Relisez Saint Jacques : il invite à des travaux pratiques simples, même s’ils ne sont pas faciles : « Devant Dieu notre Père, un comportement religieux pur et sans souillure, c’est de visiter les orphelins et les veuves dans leur détresse, et de se garder sans tache au milieu du monde. »

• Et souvenez-vous la parabole du bon samaritain avec le débat entre la loi et le prochain. Le prêtre et le lévite choisissent le respect de la loi et refusent de se souiller au contact du sang. Le samaritain, lui, n’est pas prisonnier de cette loi et est donc libre d’aimer. Il choisit d’aimer l’autre, plutôt que d’aimer la règle.

• Et souvenez-vous quand Jésus se met à genoux pour laver les pieds de ses disciples : le maître se fait esclave de ses frères.

• Et quand il guérit le jour du sabbat sans se tracasser de l’interdit. Il finit même par déclarer : “Le sabbat a été fait pour l’homme, et non l’homme pour le sabbat.” (Marc 2). Les Pharisiens ont choisi l’amour de la règle, Jésus choisit la règle de l’amour.

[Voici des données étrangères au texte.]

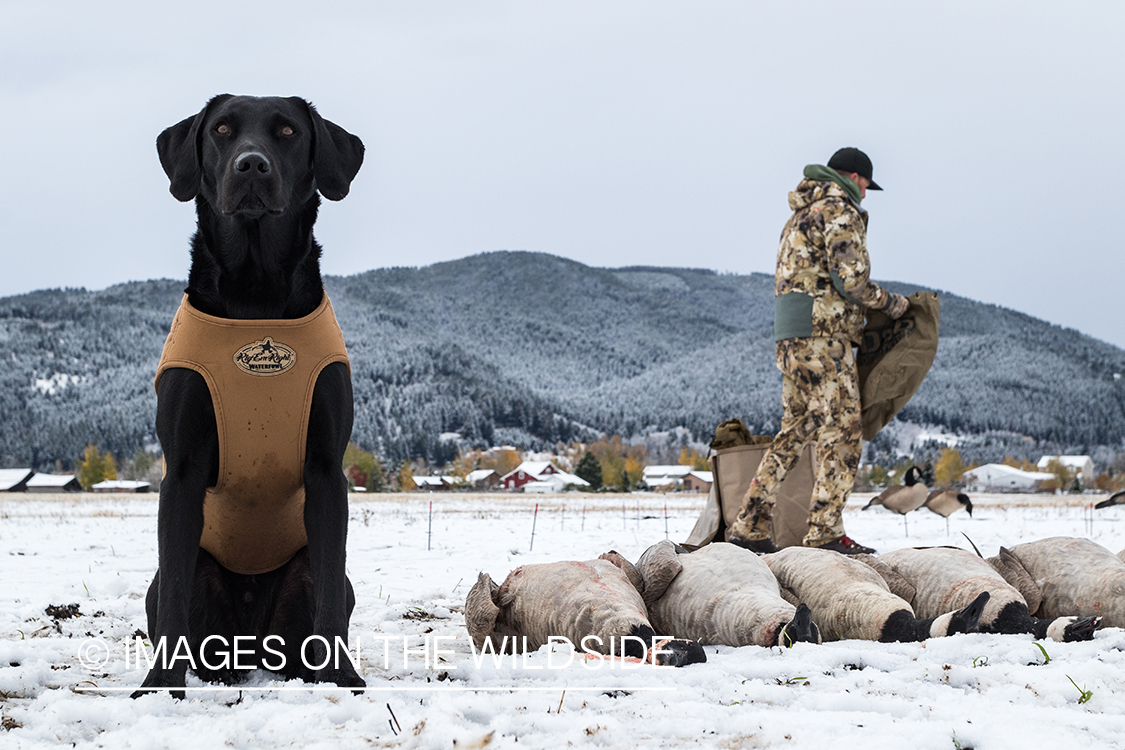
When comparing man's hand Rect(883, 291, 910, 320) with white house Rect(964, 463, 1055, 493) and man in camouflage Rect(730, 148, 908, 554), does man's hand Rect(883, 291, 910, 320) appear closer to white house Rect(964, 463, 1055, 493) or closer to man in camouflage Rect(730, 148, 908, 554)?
man in camouflage Rect(730, 148, 908, 554)

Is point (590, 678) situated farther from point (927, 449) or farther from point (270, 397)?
point (927, 449)

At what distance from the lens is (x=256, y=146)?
11.2 ft

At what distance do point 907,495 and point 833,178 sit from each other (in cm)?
482

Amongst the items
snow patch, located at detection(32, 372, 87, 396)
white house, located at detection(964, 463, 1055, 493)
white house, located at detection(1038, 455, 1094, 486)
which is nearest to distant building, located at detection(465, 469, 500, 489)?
white house, located at detection(964, 463, 1055, 493)

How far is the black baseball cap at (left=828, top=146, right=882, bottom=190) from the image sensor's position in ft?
26.7

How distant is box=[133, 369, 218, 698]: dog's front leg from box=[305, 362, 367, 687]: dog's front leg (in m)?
0.36

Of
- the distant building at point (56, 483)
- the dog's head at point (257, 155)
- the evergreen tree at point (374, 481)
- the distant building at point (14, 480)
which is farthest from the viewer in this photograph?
the distant building at point (56, 483)

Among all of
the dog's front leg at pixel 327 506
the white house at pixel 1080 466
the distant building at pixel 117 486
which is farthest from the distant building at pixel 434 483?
the dog's front leg at pixel 327 506

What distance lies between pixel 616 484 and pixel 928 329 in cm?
7614

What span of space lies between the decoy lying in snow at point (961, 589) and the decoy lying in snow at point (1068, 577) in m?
0.09

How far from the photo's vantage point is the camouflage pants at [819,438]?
7.41 metres

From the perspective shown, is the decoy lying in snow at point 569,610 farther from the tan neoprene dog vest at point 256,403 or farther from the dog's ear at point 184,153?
the dog's ear at point 184,153

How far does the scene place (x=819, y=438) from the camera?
24.7 ft

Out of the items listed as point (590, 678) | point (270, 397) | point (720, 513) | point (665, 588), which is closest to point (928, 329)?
point (720, 513)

“Un comportement religieux pur et sans souillure, c’est de visiter les orphelins et les veuves dans leur détresse, et de se garder sans tache au milieu du monde”, disait Saint Jacques. Un commentateur a pu écrire : “Le service n’est pas une vertu parmi d’autres qui devait être exercée par l’Église : il est sa raison d’être. S’il n’y a pas le service, la présence devient un rêve et l’absence, un abandon.” À l’approche de la rentrée, les travaux pratiques ne vont pas manquer : il suffit de nous demander qui sont aujourd’hui nos orphelins et nos veuves dans le malheur, et qui partagera le pain de la Parole et le pain de l’amour à tout ce monde-là.